• **What the task requires**
Return only the line that contains "What is the" and each line after it, through the last line of the data below, copied exactly.

☆ ☆ ☆ ☆ ☆ ☆ ☆

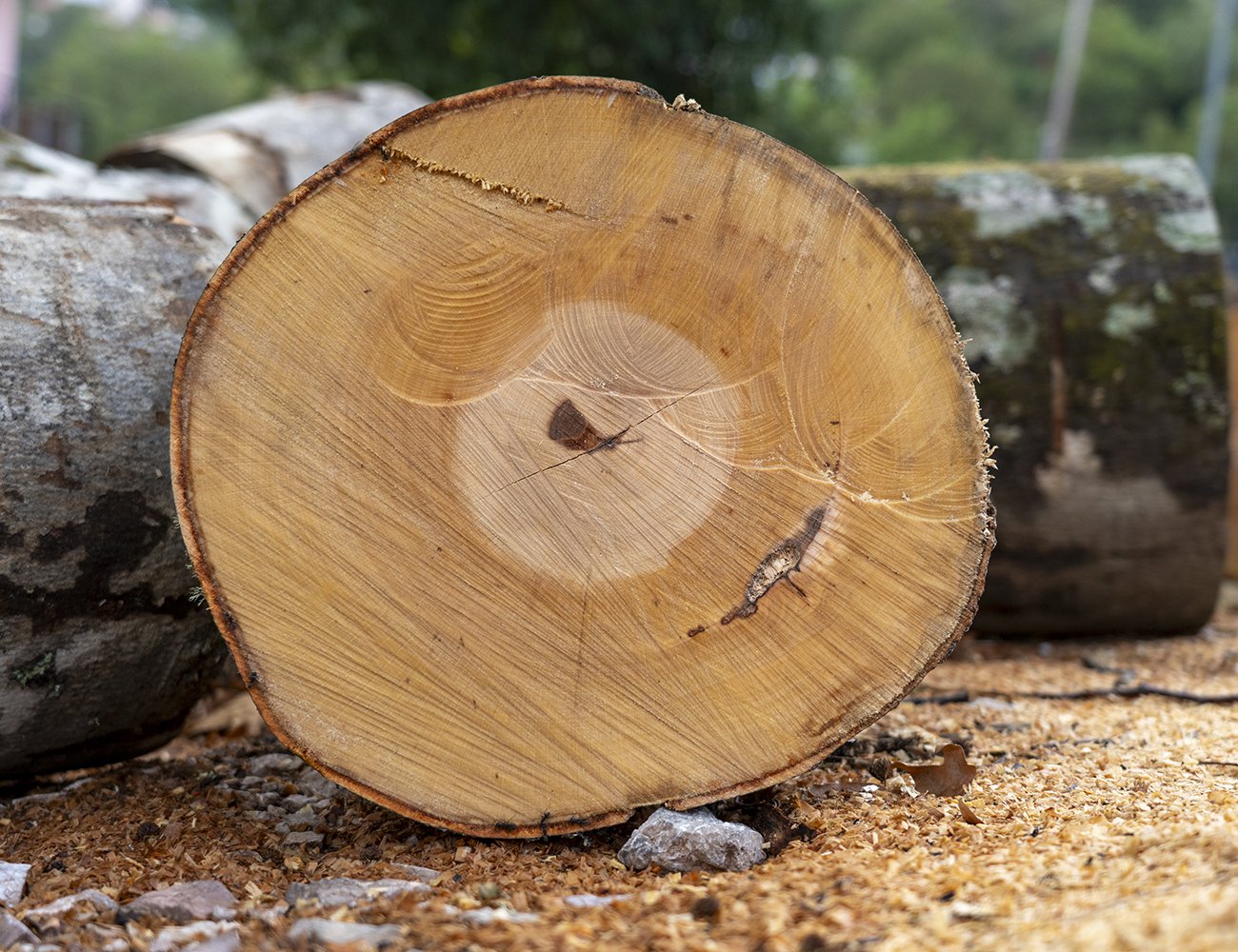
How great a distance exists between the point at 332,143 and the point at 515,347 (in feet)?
8.60

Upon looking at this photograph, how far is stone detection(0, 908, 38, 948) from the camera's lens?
1.57m

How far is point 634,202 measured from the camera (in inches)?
69.6

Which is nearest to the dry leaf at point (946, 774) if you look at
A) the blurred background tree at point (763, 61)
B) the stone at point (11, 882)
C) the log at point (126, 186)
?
the stone at point (11, 882)

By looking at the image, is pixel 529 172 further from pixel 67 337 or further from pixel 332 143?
pixel 332 143

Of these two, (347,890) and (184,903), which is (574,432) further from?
(184,903)

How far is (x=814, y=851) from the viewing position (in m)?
1.76

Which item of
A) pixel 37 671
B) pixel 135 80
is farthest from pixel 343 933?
pixel 135 80

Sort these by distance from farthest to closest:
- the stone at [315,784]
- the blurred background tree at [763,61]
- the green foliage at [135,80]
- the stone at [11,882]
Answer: the green foliage at [135,80] → the blurred background tree at [763,61] → the stone at [315,784] → the stone at [11,882]

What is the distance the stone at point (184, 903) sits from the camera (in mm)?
1640

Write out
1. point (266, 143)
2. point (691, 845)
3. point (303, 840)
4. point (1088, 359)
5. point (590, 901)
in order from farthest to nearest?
point (266, 143), point (1088, 359), point (303, 840), point (691, 845), point (590, 901)

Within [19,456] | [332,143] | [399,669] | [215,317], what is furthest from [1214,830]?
[332,143]

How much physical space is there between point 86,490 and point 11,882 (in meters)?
0.62

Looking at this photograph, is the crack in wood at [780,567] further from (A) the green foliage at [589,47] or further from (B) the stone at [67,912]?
(A) the green foliage at [589,47]

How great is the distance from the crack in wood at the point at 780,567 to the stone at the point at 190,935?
2.63 feet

☆ ☆ ☆ ☆ ☆ ☆ ☆

• **Written solution**
What is the distance the stone at point (184, 903) sits from the camera (in mm)?
1640

Write out
1. point (266, 143)
2. point (691, 845)
3. point (303, 840)
4. point (1088, 359)
5. point (590, 901)
in order from farthest to nearest?
point (266, 143), point (1088, 359), point (303, 840), point (691, 845), point (590, 901)

Within [19,456] | [332,143] | [399,669] | [215,317], what is furthest from [1214,830]?
[332,143]

How much physical space is there between point 86,490 and point 11,882 (in meters)?
0.62

Looking at this photograph, is the crack in wood at [780,567] further from (A) the green foliage at [589,47] or further from (B) the stone at [67,912]?
(A) the green foliage at [589,47]

How great is the distance from the crack in wood at the point at 780,567 to the stone at the point at 190,935?
2.63 feet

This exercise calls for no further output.